Errors in cell division can give rise to the development of cancer cells, which is why the investigation of these errors is of particular interest to scientists. Incomplete cell division is one such error: the cell prepares for division, the chromosomes are duplicated, but the actual division (cytokinesis) does not take place. The resulting cell is called “tetraploid” – “tetra” meaning four – because, unlike healthy cells, it carries four instead of two sets of chromosomes. While the cell is still perfectly viable, the problem arises at the next cell division, since not only the genetic information is duplicated, but also the number of centrosomes. The latter are important cell organelles whose function is to arrange the chromosomes correctly for division. This leads to asymmetric cell division and, subsequently, a wide variety of DNA defects, which may trigger the development of cancer.
In a basic-research project funded by the Austrian Science Fund FWF, a research group led by Andreas Villunger from the Medical University of Innsbruck has now been able to obtain clarity on an important mechanism relating to how the body protects itself from this scenario by inhibiting the further division of damaged cells or consigning them to controlled cell death.
Function of the p53 tumour-suppressor protein
“We have been working on cell death for a long time, particularly with the p53 tumour suppressor”, says Villunger in the interview with scilog. The p53 protein is of central importance for cancer research: “In more than 50 percent of all tumour patients, the protein is mutated or lost.” This impairs its tumour-suppressing function. It was known that p53 is also activated in tetraploid cells or the accumulation of centrosomes in order to inhibit cell division. “This has been known for a very long time”, explains the researcher, “but we did not know how the cell triggers this activation”.
Activation of p53 in case of incomplete cell division
Villunger’s group has now investigated a protein complex named PIDDosome. While it was assumed to be associated with p53 and cell death, more detailed knowledge was not available. Tetraploidy or centrosomes were not a priority focus of the project from the outset, but the investigations revealed surprising insights: “We have seen that a certain protein of the complex is activated when cells make mistakes during division and are unable to complete the final step, i.e. cytokinesis.” This is exactly the scenario that gives rise to tetraploid cells with twice the number of chromosomes and centrosomes. When the researcher group deactivated the PIDDosome complex, the cell’s own correction mechanisms for tetraploid cells no longer worked, and in particular the activation of p53 was absent. The team thus showed that there is a direct connection.

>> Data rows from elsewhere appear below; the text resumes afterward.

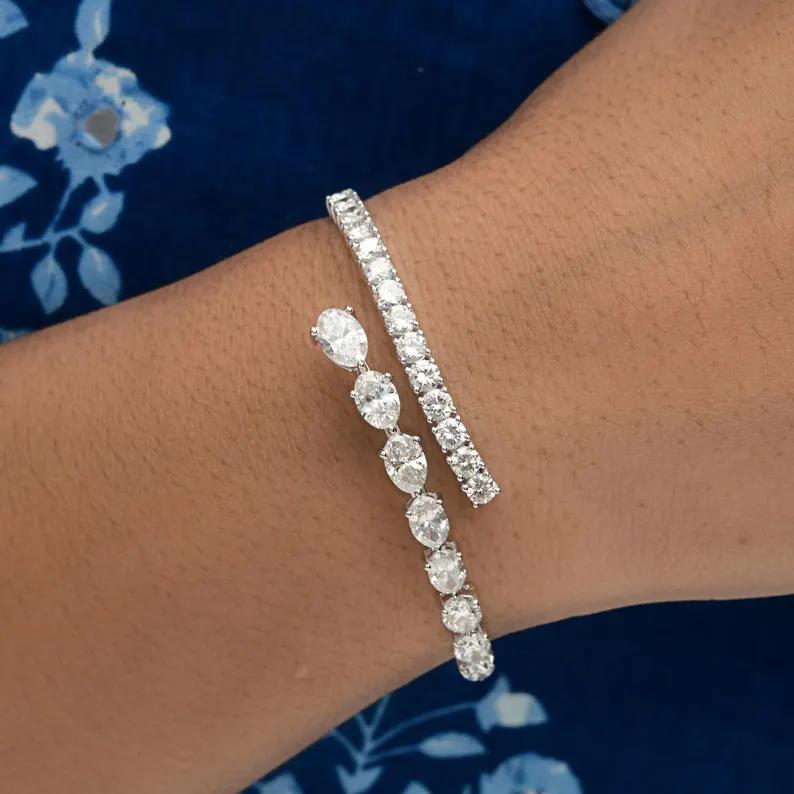 Bracelet 4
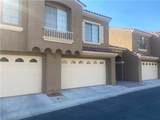 7255 Diamond Canyon Lane - Photo 2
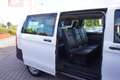 Mercedes-Benz Vito Tourer extralang 8-Sitzer Aut. Navi Tempomat Weiß - thumbnail 9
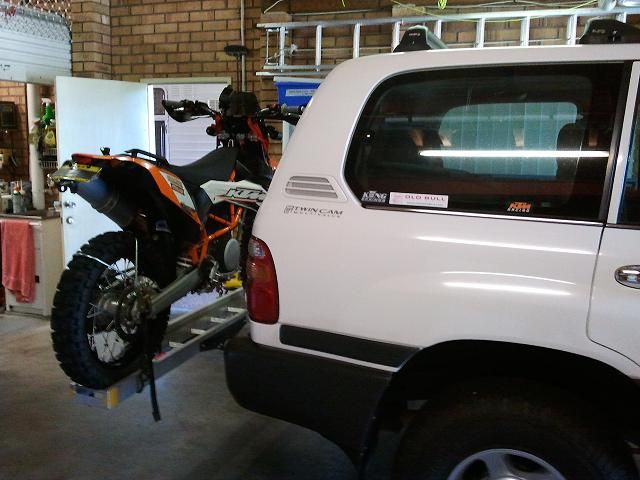 KTM003_zpse24689c5.jpg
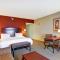 Hampton Inn and Suites Peoria at Grand Prairie - Peoria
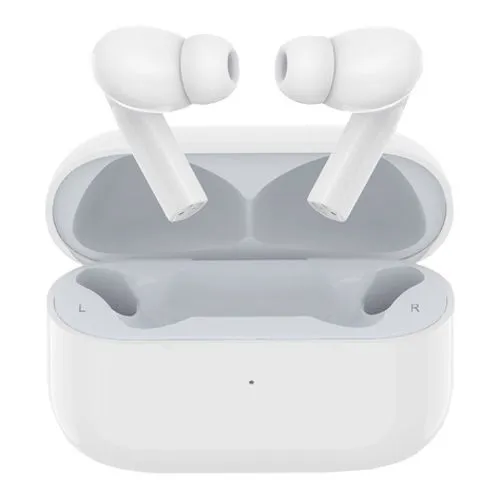 KINGSTAR Bežične bubice TWS- K025, bela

Closing a comprehension gap
“That was the initial observation”, says Villunger. “We were able to show that all proteins in this complex are involved in the process. We have also seen that the trigger signal is not the duplication of chromosomes, but the duplication of centrosomes.” Before every cell division, a second centrosome is formed in order to ensure the equal distribution of chromosomes to the two daughter cells. Tetraploid cells with incomplete division have two centrosomes which duplicate before the next division and thus lead to asymmetric cell division, including an uneven distribution of chromosomes.
An important gap in the understanding of how p53 is activated was thus closed. Researchers had suspected that the effect existed, but had concentrated on DNA. The fact that centrosomes have such a vital part in the process came as a great surprise to Villunger and his group. “Actually, we are interested in cell death following DNA damage. But then we saw that it was not DNA damage that activated p53, but the excess centrosomes. This does not necessarily lead to cell death, but it stops the cell cycle.” The cell no longer divides.
Basic-research project with unforeseeable outcome
The unexpected result of this project, which was approved by the FWF only upon its third submission, has now opened the door to new research enabling Villunger’s team to land an ERC grant from the European Research Council which fosters excellence in research. The grant is endowed with several million Euros. Villunger emphasises how important it is to engage in basic-research projects which can respond flexibly to interesting new findings. “With the original project we simply intended to obtain an insight into whether and how this little-understood protein complex is involved in regulating cell death. But when we saw the interesting results on the centrosomes we changed tack and focused on that.”
Villunger is particularly interested in the fact that the duplication of chromosomes is produced deliberately in some organs and plays an important role in differentiation. “There are many tetraploid cells with extra centrosomes in the liver,” says Villunger. “We have seen that the PIDDosome is required there as well to activate p53.” Villunger concedes that they were initially betting on the wrong horse, but he also emphasises that research does not always progress in a straight line: “The hypothesis of the original project proposal was not correct. But in the end we were able to shed light on a mechanism whose existence had been suspected for many years, which had not been understood at molecular level.” His research has provided a deeper understanding of the tumour suppressor p53, created potential routes for future cancer therapies and opened up a number of new research fields.
Andreas Villunger is a biologist and the head of the Division of Developmental Immunology at the Medical University of Innsbruck. He is interested in cancer-related mechanisms of the immune system, particularly with regard to controlled cell death.